Il faudra attendre 1961 pour voir naître la désormais célèbre Renault 4L (R4), disponible en 4 versions : R3, R4, R4L et fourgonnette. Malgré un accueil peu chaleureux (les mannequins refusant même d’être photographiés avec elle), la marque lance sa production en septembre 1961.

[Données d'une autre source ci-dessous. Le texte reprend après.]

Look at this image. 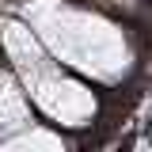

Petit à petit, les avis changent. Son esthétique ne fait certes toujours pas l’unanimité mais ses capacités routières et ses capacités à faire du tout-chemin plaisent. Son côté pratique et fonctionnel sont également mis en avant : refroidissement liquide, absence de graisseurs, vidanges tous les 5000 km (et non plus 2 500km), … Elle sera la star du salon de l’automobile de 1961.

Au fil des années, de nouvelles versions verront le jour. En 1963 par exemple, ce sera l’arrivée de la Parisienne, une version plus aboutie avec une décoration à motif à carreaux sur les portes, les ailes arrières et le hayon.

Mais c’est en 1967 qu’apparaissent les vrais changements : abandon des motifs à carreaux, le tableau de bord passera de couleur sable à noir, l’arrivée d’une nouvelle calandre, la boîte de vitesse passera à 4 rapports, les nouveaux pare-chocs, …

De 1962 à 1965, la mythique 4L est en tête des ventes. Elle le sera de nouveau entre 1967 et 1968. Aujourd’hui encore, c’est la deuxième voiture française la plus vendue !

C’est en 1992 que Renault décide d’arrêter sa production.